Take away the student loan programs and school tuition would come down pretty fast. I blame student loans is one of the biggest reasons tuition costs so much.


----------



## RockmartGA (Jun 29, 2011)

Here in GA, we have a program called the HOPE Scholarship. Funded by the Lottery, it basically provided tuition stipends for tuition and books for Ga students who maintained a 3.0 GPA. It worked great for the first few years until the colleges began admitting anyone with a heartbeat. I think at one point, the drop out rate for first year students was around 55%.

What happened is that students, who really had no business going to college, would get accepted and attend school. First semester, they failed a couple of classes and got put on probation. Second semester, they continued with their poor study habits and lost the HOPE Scholarship. Students basically went to school free for year before they dropped out.

The problem was twofold: 1) they wasted funds that could have gone to students who were more serious about their grades and 2) colleges acted like drunken sailors with all the new money coming in. They kept increasing tuition and fees all the while knowing the students wouldn't make it to year two. The freshmen classes were taught by low price graduate assistants and part time professors. Colleges were rolling in the dough.
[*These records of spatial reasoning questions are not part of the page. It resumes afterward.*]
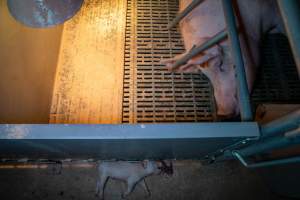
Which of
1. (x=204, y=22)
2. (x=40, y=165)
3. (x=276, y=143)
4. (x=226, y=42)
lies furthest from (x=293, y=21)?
(x=40, y=165)

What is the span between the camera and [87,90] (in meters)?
1.48

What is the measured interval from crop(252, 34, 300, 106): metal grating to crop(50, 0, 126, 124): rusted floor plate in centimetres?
94

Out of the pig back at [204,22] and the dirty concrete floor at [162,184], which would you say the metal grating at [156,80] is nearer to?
the pig back at [204,22]

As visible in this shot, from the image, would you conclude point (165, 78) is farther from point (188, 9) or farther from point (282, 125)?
point (282, 125)

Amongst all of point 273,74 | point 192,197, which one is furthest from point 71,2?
point 273,74

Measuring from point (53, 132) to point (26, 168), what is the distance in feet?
2.94

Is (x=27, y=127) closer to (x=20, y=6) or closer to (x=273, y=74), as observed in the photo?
(x=20, y=6)

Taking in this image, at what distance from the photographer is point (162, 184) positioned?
4.70ft

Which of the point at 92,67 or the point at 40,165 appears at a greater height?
the point at 92,67

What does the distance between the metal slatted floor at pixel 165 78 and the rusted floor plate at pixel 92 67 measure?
0.06m

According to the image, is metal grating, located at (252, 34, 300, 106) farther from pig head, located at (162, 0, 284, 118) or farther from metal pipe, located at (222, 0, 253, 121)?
metal pipe, located at (222, 0, 253, 121)

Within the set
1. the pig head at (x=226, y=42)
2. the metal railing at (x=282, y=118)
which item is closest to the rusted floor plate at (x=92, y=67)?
the pig head at (x=226, y=42)

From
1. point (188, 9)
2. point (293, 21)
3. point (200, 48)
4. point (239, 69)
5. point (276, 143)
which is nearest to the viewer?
point (293, 21)

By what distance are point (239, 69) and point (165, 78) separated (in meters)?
0.64
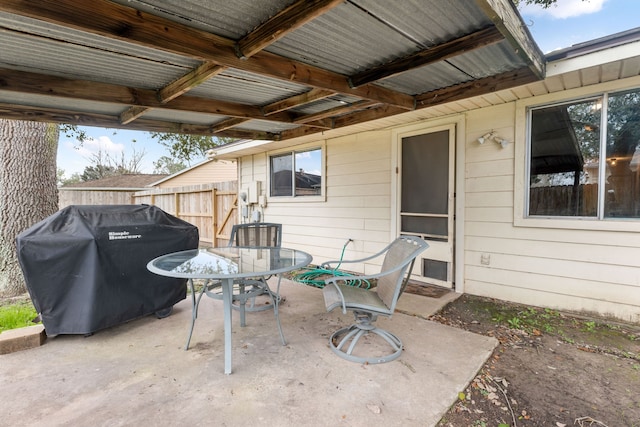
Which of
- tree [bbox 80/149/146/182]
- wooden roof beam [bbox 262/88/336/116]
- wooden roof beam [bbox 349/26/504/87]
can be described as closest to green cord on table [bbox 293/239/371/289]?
wooden roof beam [bbox 262/88/336/116]

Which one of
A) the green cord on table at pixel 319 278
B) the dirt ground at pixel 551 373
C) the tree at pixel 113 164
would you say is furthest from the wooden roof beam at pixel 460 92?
the tree at pixel 113 164

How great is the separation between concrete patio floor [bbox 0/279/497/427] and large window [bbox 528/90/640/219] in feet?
5.83

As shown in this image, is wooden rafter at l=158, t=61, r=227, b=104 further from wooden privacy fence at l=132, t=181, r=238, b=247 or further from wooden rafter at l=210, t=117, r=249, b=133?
wooden privacy fence at l=132, t=181, r=238, b=247

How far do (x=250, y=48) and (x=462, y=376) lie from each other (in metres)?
2.61

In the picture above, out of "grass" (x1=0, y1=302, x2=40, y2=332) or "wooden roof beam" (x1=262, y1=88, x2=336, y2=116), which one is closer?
"grass" (x1=0, y1=302, x2=40, y2=332)

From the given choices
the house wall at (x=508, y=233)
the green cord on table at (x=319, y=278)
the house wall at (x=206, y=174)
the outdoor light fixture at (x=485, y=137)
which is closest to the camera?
the house wall at (x=508, y=233)

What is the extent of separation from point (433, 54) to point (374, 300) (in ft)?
6.25

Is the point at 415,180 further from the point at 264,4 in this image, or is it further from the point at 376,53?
the point at 264,4

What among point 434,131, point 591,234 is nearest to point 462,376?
point 591,234

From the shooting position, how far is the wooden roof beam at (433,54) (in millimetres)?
1921

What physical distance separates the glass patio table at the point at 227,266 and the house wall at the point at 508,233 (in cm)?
218

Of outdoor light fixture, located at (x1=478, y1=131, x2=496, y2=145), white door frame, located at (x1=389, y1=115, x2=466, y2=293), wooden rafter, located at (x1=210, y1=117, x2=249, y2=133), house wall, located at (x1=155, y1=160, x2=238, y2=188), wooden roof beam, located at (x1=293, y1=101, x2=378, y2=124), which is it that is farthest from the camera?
house wall, located at (x1=155, y1=160, x2=238, y2=188)

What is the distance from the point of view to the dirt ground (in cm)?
175

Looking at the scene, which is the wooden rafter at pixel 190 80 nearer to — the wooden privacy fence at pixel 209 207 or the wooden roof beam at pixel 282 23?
the wooden roof beam at pixel 282 23
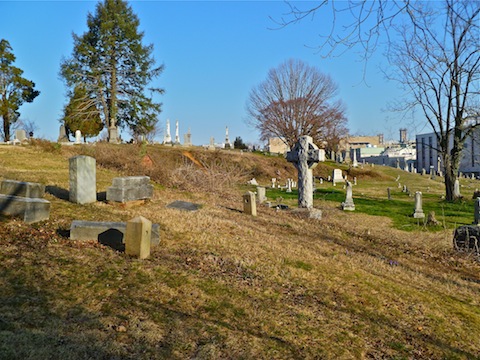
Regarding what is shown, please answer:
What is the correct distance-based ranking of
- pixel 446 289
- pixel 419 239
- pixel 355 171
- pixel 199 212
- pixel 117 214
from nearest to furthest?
pixel 446 289 < pixel 117 214 < pixel 199 212 < pixel 419 239 < pixel 355 171

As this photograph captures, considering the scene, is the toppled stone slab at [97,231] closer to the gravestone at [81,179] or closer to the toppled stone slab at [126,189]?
the gravestone at [81,179]

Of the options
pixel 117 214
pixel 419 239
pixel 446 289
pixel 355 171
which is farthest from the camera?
pixel 355 171

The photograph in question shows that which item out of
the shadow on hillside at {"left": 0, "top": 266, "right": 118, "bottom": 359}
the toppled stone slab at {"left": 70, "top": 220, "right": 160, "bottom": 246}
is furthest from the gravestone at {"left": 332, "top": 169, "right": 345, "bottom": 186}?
the shadow on hillside at {"left": 0, "top": 266, "right": 118, "bottom": 359}

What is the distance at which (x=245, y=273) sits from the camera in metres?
6.01

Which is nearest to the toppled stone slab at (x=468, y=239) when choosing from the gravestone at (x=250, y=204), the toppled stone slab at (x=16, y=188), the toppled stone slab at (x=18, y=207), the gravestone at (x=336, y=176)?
the gravestone at (x=250, y=204)

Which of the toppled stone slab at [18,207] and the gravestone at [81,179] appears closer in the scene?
the toppled stone slab at [18,207]

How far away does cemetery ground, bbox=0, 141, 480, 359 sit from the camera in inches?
150

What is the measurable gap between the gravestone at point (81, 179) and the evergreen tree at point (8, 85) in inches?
1330

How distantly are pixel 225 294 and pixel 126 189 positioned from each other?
5.51 metres

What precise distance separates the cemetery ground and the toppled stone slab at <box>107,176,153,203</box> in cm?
29

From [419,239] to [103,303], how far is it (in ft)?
31.8

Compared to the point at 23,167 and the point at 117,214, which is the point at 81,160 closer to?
the point at 117,214

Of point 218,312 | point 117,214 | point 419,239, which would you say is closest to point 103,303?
point 218,312

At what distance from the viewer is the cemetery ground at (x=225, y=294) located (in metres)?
3.80
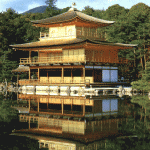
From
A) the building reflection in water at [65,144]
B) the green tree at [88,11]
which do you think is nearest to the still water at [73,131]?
the building reflection in water at [65,144]

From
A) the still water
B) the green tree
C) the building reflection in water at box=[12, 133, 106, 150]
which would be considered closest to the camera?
the building reflection in water at box=[12, 133, 106, 150]

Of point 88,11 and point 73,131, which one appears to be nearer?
point 73,131

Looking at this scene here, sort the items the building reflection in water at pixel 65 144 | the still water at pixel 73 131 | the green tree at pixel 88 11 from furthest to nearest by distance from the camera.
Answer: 1. the green tree at pixel 88 11
2. the still water at pixel 73 131
3. the building reflection in water at pixel 65 144

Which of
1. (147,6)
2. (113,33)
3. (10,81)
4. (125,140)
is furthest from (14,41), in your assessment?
(125,140)

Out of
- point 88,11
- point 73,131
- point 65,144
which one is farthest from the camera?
point 88,11

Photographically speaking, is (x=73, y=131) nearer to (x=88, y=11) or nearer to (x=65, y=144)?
(x=65, y=144)

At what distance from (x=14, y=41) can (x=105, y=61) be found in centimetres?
3182

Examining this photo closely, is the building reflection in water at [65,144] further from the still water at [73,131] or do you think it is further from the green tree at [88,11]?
the green tree at [88,11]

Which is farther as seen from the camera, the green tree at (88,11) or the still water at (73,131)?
the green tree at (88,11)

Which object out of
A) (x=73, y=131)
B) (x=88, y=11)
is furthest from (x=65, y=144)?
(x=88, y=11)

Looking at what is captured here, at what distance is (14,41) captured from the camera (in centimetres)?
7194

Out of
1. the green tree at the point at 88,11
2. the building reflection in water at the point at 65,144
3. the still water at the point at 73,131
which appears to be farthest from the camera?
the green tree at the point at 88,11

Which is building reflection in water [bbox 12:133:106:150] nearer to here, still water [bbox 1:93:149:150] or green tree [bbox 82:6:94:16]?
still water [bbox 1:93:149:150]

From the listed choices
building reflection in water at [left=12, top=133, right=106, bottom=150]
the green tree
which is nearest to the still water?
building reflection in water at [left=12, top=133, right=106, bottom=150]
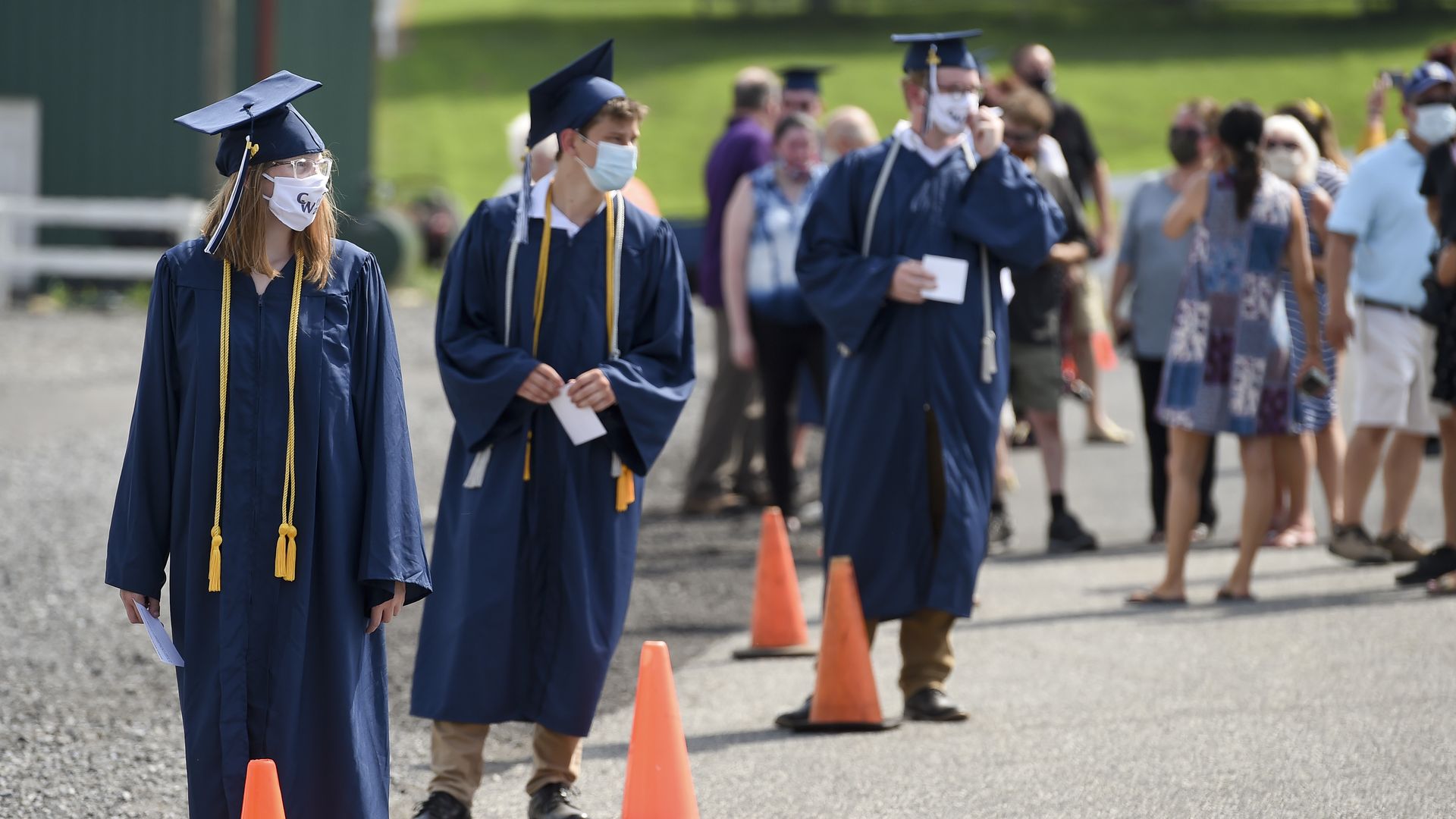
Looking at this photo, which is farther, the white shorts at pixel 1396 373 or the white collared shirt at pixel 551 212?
the white shorts at pixel 1396 373

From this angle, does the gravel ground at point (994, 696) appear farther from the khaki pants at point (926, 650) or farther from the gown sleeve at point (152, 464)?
the gown sleeve at point (152, 464)

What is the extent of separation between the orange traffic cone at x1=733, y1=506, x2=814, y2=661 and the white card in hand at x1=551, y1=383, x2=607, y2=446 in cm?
229

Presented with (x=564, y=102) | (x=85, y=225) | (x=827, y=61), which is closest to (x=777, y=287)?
(x=564, y=102)

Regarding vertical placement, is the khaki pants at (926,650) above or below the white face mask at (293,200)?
below

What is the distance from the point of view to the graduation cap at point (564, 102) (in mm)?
5863

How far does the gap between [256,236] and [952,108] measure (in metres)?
3.00

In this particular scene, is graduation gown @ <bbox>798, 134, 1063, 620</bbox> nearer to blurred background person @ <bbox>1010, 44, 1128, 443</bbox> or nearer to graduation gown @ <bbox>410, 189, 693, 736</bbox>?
graduation gown @ <bbox>410, 189, 693, 736</bbox>

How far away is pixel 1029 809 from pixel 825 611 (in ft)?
3.98

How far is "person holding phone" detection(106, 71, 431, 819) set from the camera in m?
4.48

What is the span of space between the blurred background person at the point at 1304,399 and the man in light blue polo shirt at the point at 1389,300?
17 cm

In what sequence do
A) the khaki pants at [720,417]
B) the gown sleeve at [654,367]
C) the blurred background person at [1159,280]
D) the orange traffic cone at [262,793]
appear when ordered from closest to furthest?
the orange traffic cone at [262,793] → the gown sleeve at [654,367] → the blurred background person at [1159,280] → the khaki pants at [720,417]

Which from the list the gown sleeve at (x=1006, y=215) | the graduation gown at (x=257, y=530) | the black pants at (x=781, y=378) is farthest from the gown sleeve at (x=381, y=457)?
the black pants at (x=781, y=378)

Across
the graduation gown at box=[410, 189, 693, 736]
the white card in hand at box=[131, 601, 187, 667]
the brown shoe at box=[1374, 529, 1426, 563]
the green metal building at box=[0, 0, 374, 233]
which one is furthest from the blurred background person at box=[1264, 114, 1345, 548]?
the green metal building at box=[0, 0, 374, 233]

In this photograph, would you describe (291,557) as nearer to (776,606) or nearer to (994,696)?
(994,696)
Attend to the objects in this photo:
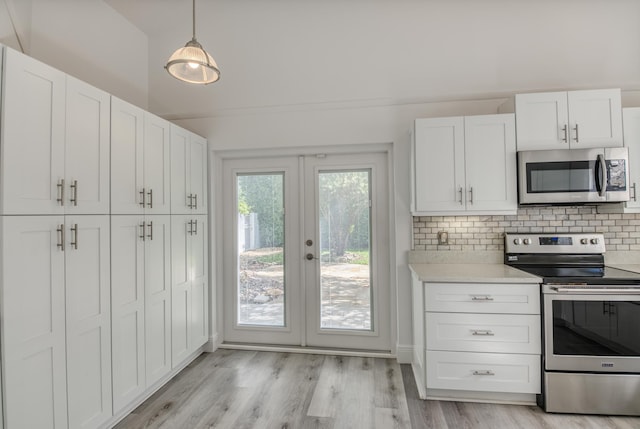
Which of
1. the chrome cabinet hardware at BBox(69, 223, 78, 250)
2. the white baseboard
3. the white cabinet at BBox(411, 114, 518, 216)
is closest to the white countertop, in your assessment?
the white cabinet at BBox(411, 114, 518, 216)

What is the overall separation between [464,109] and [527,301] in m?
1.73

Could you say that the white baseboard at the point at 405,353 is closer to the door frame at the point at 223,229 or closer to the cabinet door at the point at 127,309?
the door frame at the point at 223,229

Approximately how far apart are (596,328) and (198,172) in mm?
3420

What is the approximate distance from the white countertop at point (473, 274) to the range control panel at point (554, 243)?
0.75 feet

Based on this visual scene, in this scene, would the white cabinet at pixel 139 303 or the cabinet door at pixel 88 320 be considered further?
the white cabinet at pixel 139 303

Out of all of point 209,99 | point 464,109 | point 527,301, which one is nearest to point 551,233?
point 527,301

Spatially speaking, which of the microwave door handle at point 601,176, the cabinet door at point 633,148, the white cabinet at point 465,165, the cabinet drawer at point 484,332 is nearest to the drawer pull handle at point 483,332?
the cabinet drawer at point 484,332

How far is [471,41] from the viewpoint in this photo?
9.55 ft

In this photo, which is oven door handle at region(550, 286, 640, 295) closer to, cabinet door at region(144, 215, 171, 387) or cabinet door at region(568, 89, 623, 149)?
cabinet door at region(568, 89, 623, 149)

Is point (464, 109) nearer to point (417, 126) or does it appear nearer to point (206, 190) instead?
point (417, 126)

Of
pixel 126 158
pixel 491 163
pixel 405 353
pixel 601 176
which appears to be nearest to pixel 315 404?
pixel 405 353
In my opinion, they should have made the Hope Scholarship a reimbursement program where the student pays tuition up front and gets reimbursed upon successful completion of the class.

So now, the Hope Scholarship has been cut way back before they went broke. Colleges are pushing students into loans, knowing full well that there is no way in hell a student should amass a debt load of $60-70k and come out of college only qualified for a $30k / year job.

The college finance departments are not your friends...


----------



## somedevildawg (Jun 20, 2011)

You said a mouthful Rockmart.....that's exactly what has happened here. Another problem we face, even if you do make it thru and get a degree, they've been so devalued in the last 10-20 yrs that the piece of paper you paid so much for is worth even less. My daughter recently qualified for the Zell Miller scholarship (very high GPA) and will be attending UGA in 15 days for summer classes. Thankfully, this will be my last thru the institutes of higher learning.


----------